:: WHAT IS REQUIRED ::
Arrange everything from the line containing "What is the value shown for Lighting?" down to the line containing "Is the value for 5", both lines included, as a numbered list without blank lines. Leave the pictures out.

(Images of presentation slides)
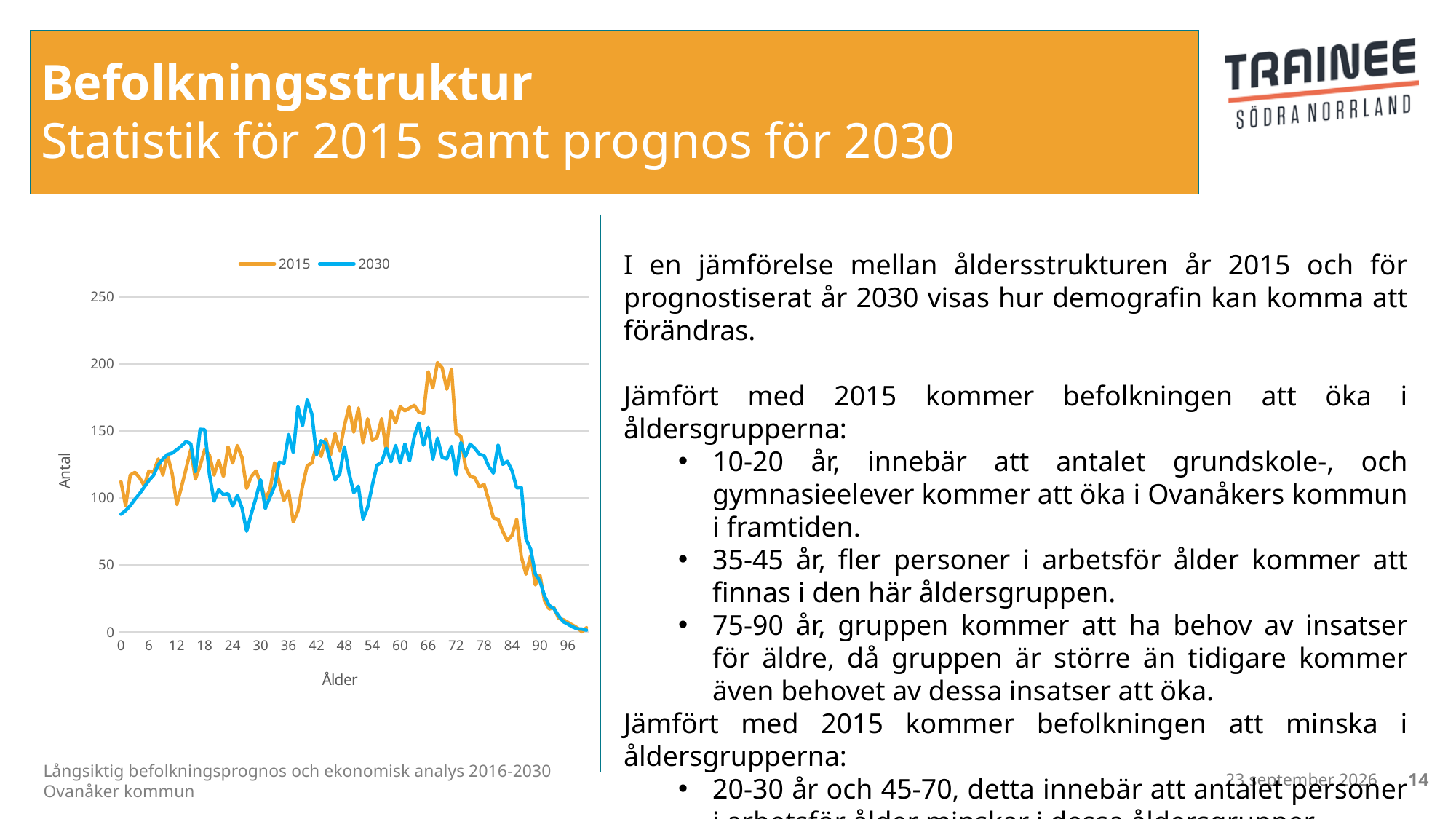
How many series does the chart legend list? 2 What is the title of the chart's horizontal axis? Ålder What are the two series named in the chart legend? 2015 and 2030 Is the value of the 2030 series at age 40 greater or less than 150? greater Which series reaches the highest value anywhere on the chart? 2015 At age 72, which series has the larger value, 2015 or 2030? 2015 Is the value of the 2015 series at age 96 greater or less than 50? less What kind of chart is shown on the slide? line chart Do the values of both series rise or fall along the x axis from age 72 to age 96? fall At age 40, which series has the larger value, 2015 or 2030? 2030 Is the value of the 2015 series at age 0 greater or less than 100? greater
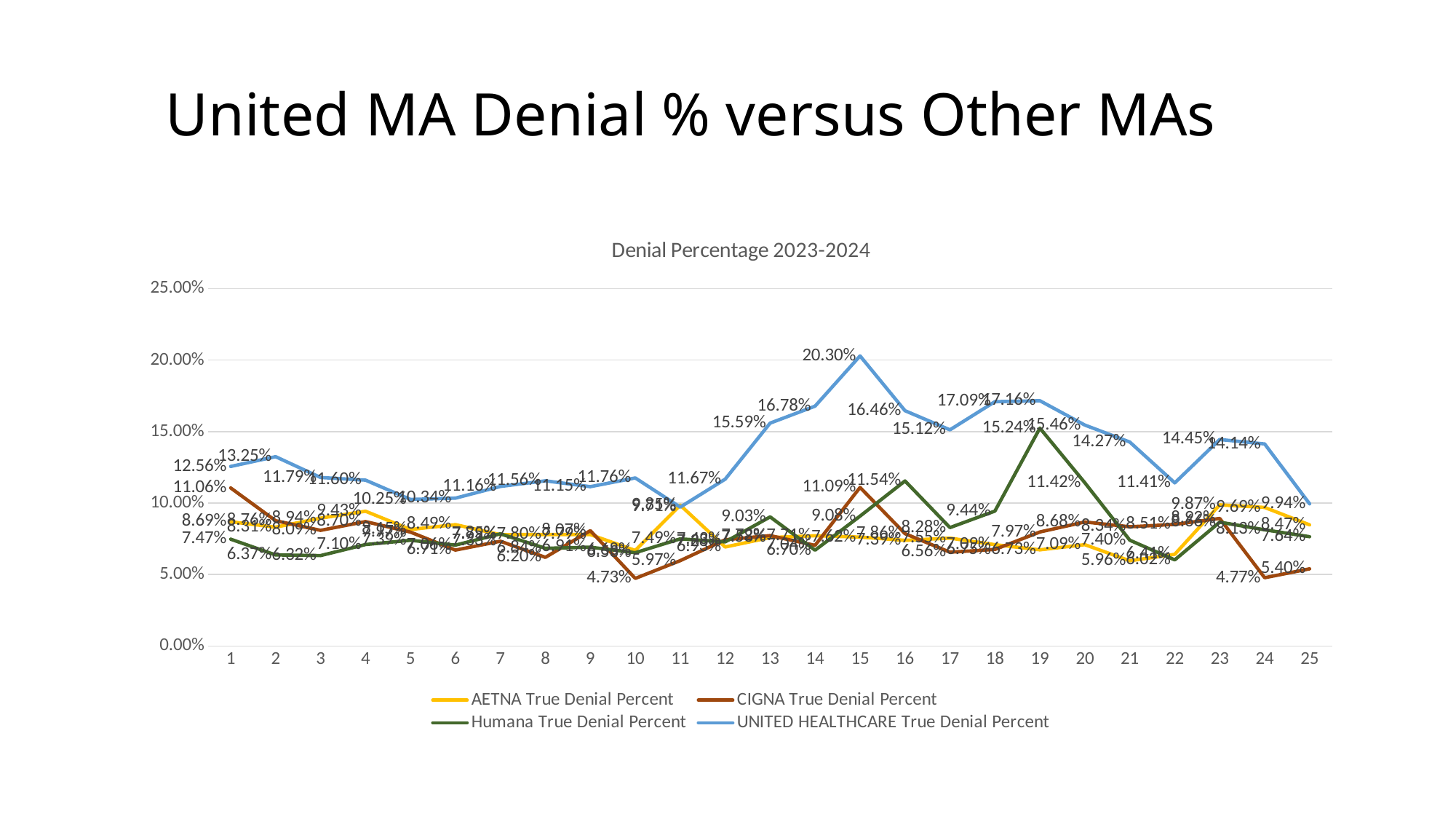
Which series is higher at point 15, UNITED HEALTHCARE True Denial Percent or CIGNA True Denial Percent? UNITED HEALTHCARE True Denial Percent What is the highest value of the UNITED HEALTHCARE True Denial Percent series? 20.30% What is the Humana True Denial Percent at point 19? 15.24% What is the title of the chart? Denial Percentage 2023-2024 What is the CIGNA True Denial Percent at point 10? 4.73% Is the UNITED HEALTHCARE True Denial Percent at point 15 greater or less than 20.00%? greater What kind of chart is shown on the slide? Line chart At which x-axis point does the UNITED HEALTHCARE True Denial Percent reach its highest value? 15 Is the Humana True Denial Percent at point 19 greater or less than 15.00%? greater How many series does the legend list? 4 How many points are plotted along the x axis? 25 What is the CIGNA True Denial Percent at point 1? 11.06%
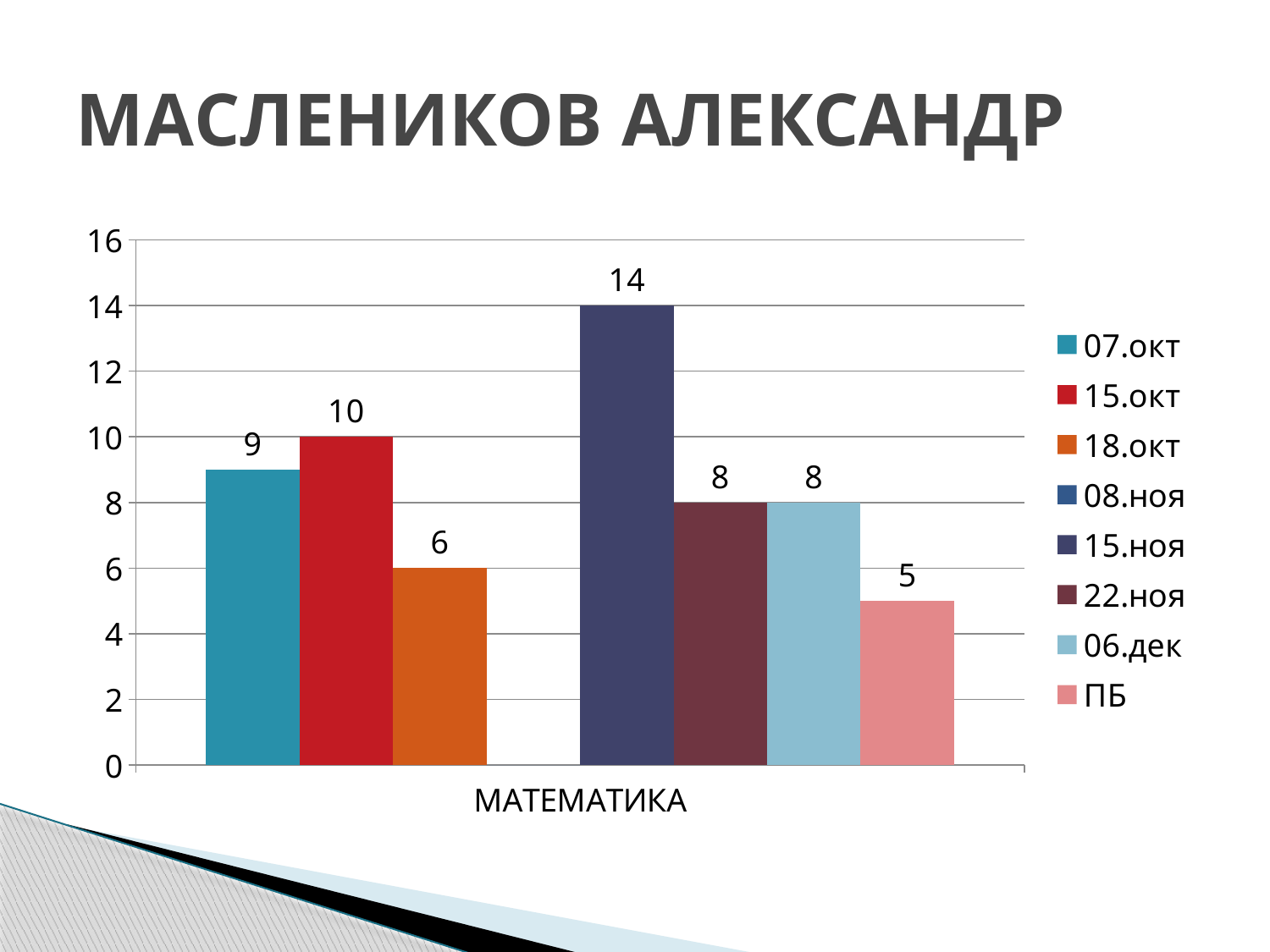
What is the value for 07.окт in МАТЕМАТИКА? 9 Is the value for 15.ноя greater or less than 12? greater What kind of chart is shown on the slide? bar chart What is the title of the slide? МАСЛЕНИКОВ АЛЕКСАНДР Which series has the highest value in МАТЕМАТИКА? 15.ноя Which series has the lowest labelled value in МАТЕМАТИКА? ПБ Which is larger, the value for 15.окт or the value for 18.окт? 15.окт What is the difference between the values for 15.ноя and 15.окт? 4 What is the value for 18.окт in МАТЕМАТИКА? 6 How many series does the legend list? 8 What is the value for ПБ in МАТЕМАТИКА? 5 What is the value for 15.ноя in МАТЕМАТИКА? 14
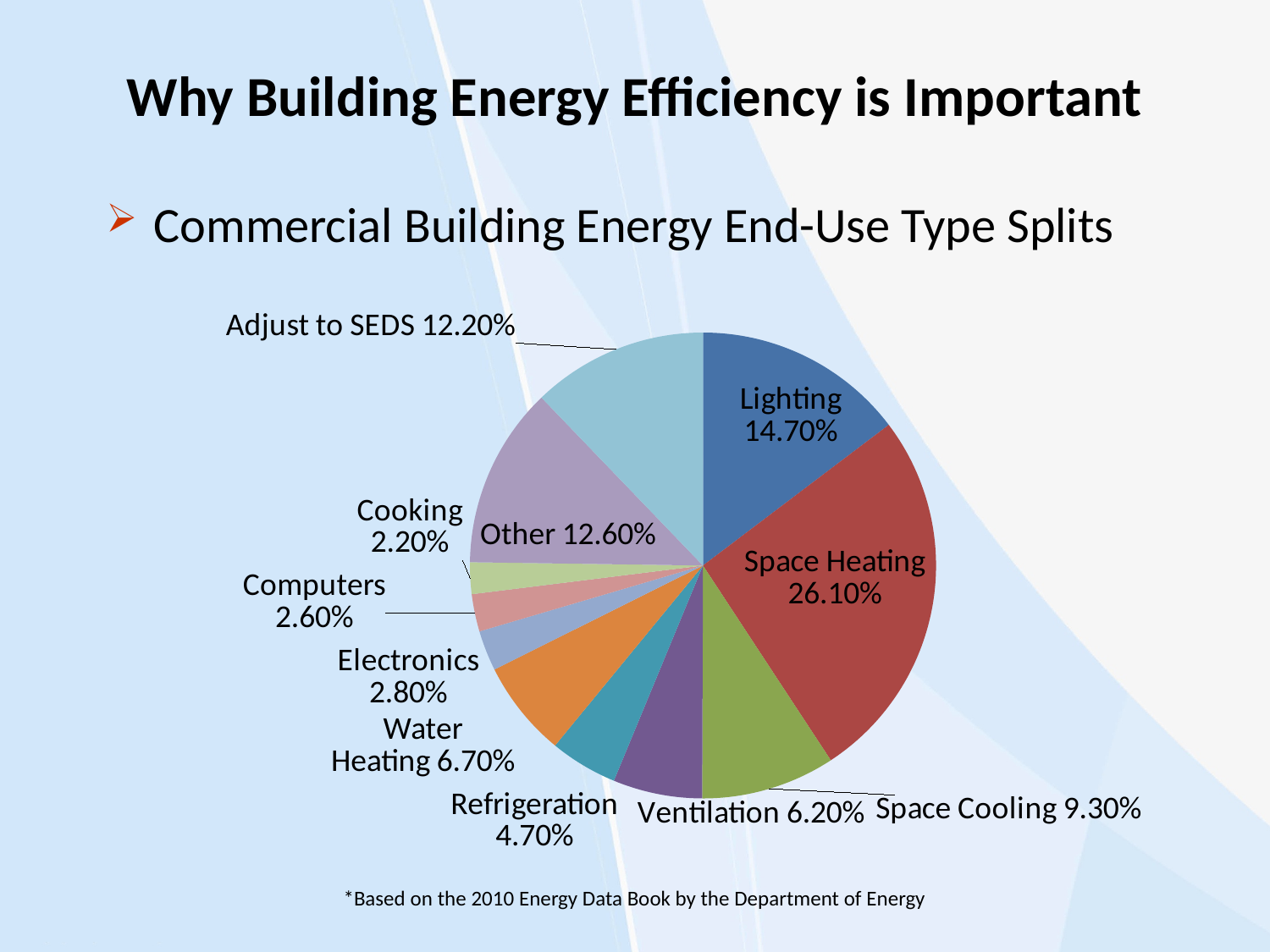
What is the value shown for Lighting? 14.70% According to the footnote, what source is the chart based on? the 2010 Energy Data Book by the Department of Energy What kind of chart is shown on the slide? pie chart What is the value shown for Water Heating? 6.70% What is the difference between the Space Heating and Lighting shares? 11.40% What is the value shown for Adjust to SEDS? 12.20% Which end-use type has the largest slice of the pie? Space Heating Which end-use type has the smallest slice of the pie? Cooking How many slices does the pie chart have? 11 What is the difference between the Other and Adjust to SEDS shares? 0.40% Which is larger, the share for Space Cooling or the share for Ventilation? Space Cooling What share of commercial building energy end-use is Space Heating? 26.10%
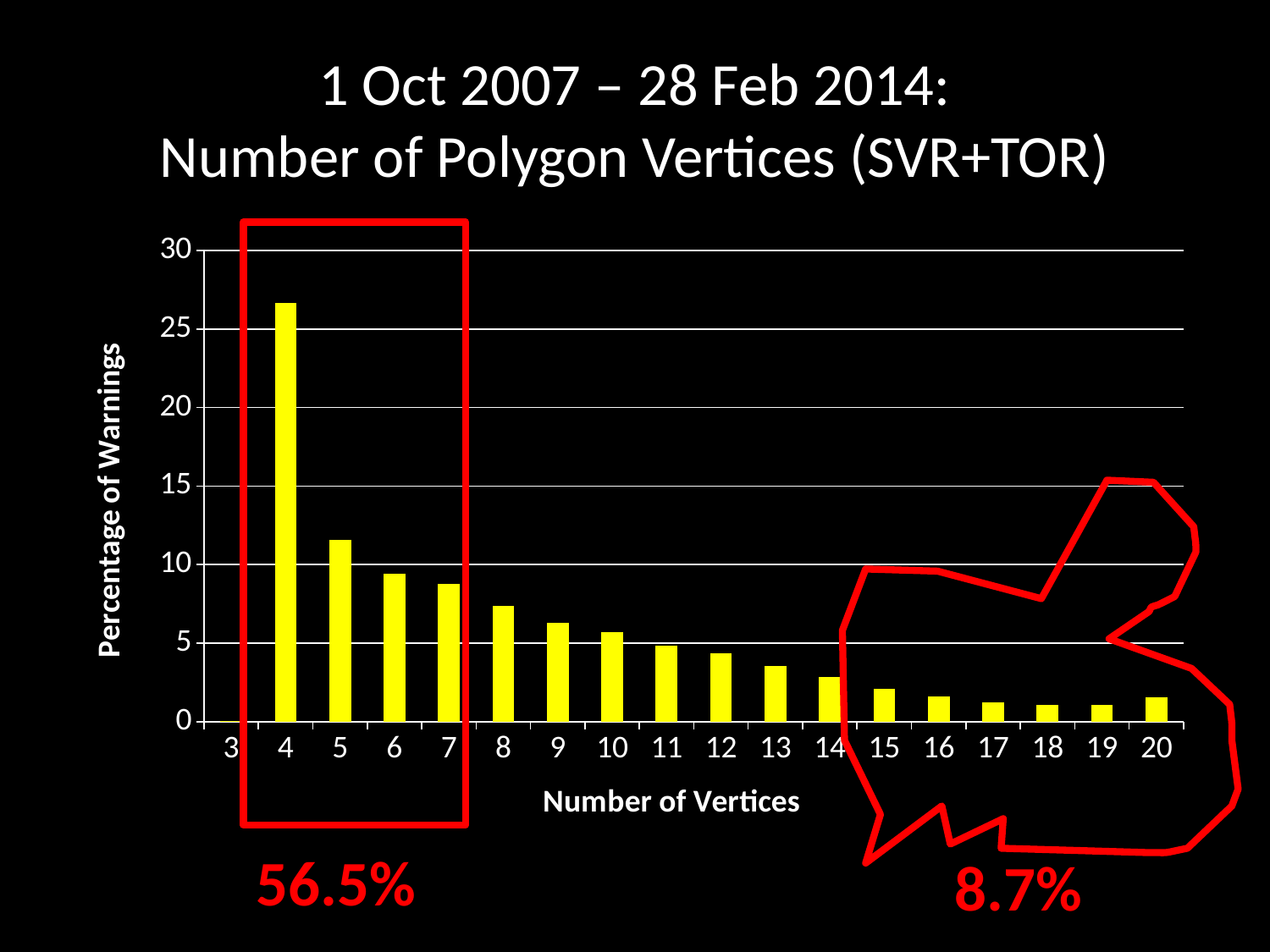
Is the value for 5 vertices greater or less than 10? greater Is the value for 7 vertices greater or less than 10? less Is the value for 12 vertices greater or less than 5? less Which number of vertices has the lowest percentage of warnings? 3 Which number of vertices has the highest percentage of warnings? 4 What percentage is annotated in red for the boxed group of 4 to 7 vertices? 56.5% What kind of chart is shown on the slide? bar chart What percentage is annotated in red for the circled group of 15 to 20 vertices? 8.7% From 4 vertices to 20 vertices, do the bar values generally rise or fall? fall Which has a higher percentage of warnings, 5 vertices or 6 vertices? 5 vertices How many vertex-count categories are shown on the x axis? 18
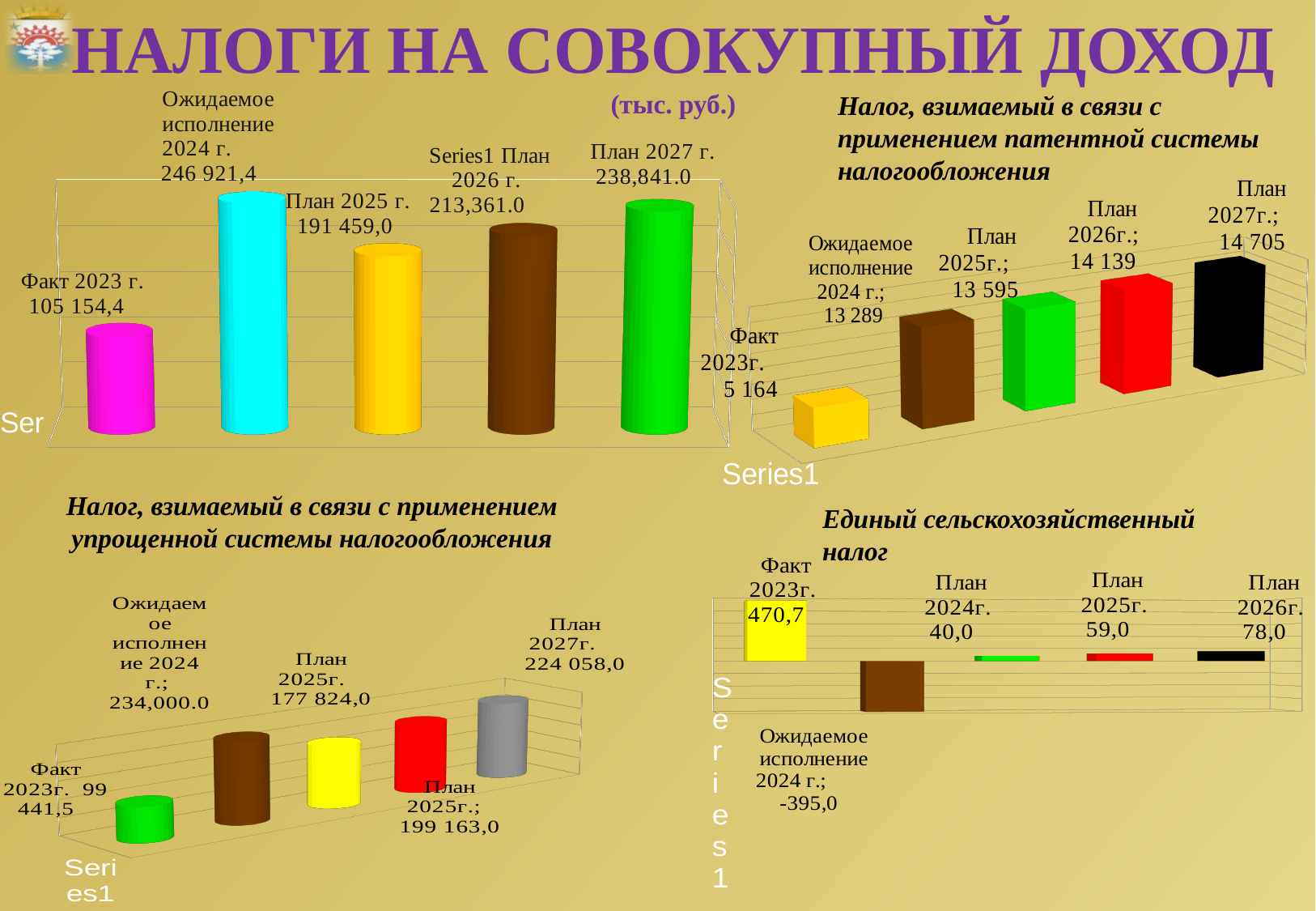
In the bottom-right chart (Единый сельскохозяйственный налог), which category has the highest value? Факт 2023г. In the top-right chart (патентной системы налогообложения), what is the value for План 2027г.? 14 705 In the bottom-right chart (Единый сельскохозяйственный налог), what is the value for Ожидаемое исполнение 2024 г.? -395,0 In the top-right chart (патентной системы налогообложения), do the values rise or fall from left to right? rise In the bottom-left chart (упрощенной системы налогообложения), what is the value for План 2027г.? 224 058,0 In the top-left chart (Налоги на совокупный доход), how many bars are plotted? 5 In the top-right chart (патентной системы налогообложения), what is the difference between План 2027г. and План 2026г.? 566 In the top-right chart (патентной системы налогообложения), which category has the lowest value? Факт 2023г. In the top-left chart (Налоги на совокупный доход), which category has the highest value? Ожидаемое исполнение 2024 г. What type of chart is the top-left chart (Налоги на совокупный доход)? bar chart In the bottom-left chart (упрощенной системы налогообложения), which is larger: Ожидаемое исполнение 2024 г. or План 2027г.? Ожидаемое исполнение 2024 г. In the top-left chart (Налоги на совокупный доход), what is the value for Факт 2023 г.? 105 154,4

:: ANSWER AREA ::
1. What is the value shown for Lighting? 14.70% According to the footnote, what source is the chart based on? the 2010 Energy Data Book by the Department of Energy What kind of chart is shown on the slide? pie chart What is the value shown for Water Heating? 6.70% What is the difference between the Space Heating and Lighting shares? 11.40% What is the value shown for Adjust to SEDS? 12.20% Which end-use type has the largest slice of the pie? Space Heating Which end-use type has the smallest slice of the pie? Cooking How many slices does the pie chart have? 11 What is the difference between the Other and Adjust to SEDS shares? 0.40% Which is larger, the share for Space Cooling or the share for Ventilation? Space Cooling What share of commercial building energy end-use is Space Heating? 26.10%
2. Is the value for 5 vertices greater or less than 10? greater Is the value for 7 vertices greater or less than 10? less Is the value for 12 vertices greater or less than 5? less Which number of vertices has the lowest percentage of warnings? 3 Which number of vertices has the highest percentage of warnings? 4 What percentage is annotated in red for the boxed group of 4 to 7 vertices? 56.5% What kind of chart is shown on the slide? bar chart What percentage is annotated in red for the circled group of 15 to 20 vertices? 8.7% From 4 vertices to 20 vertices, do the bar values generally rise or fall? fall Which has a higher percentage of warnings, 5 vertices or 6 vertices? 5 vertices How many vertex-count categories are shown on the x axis? 18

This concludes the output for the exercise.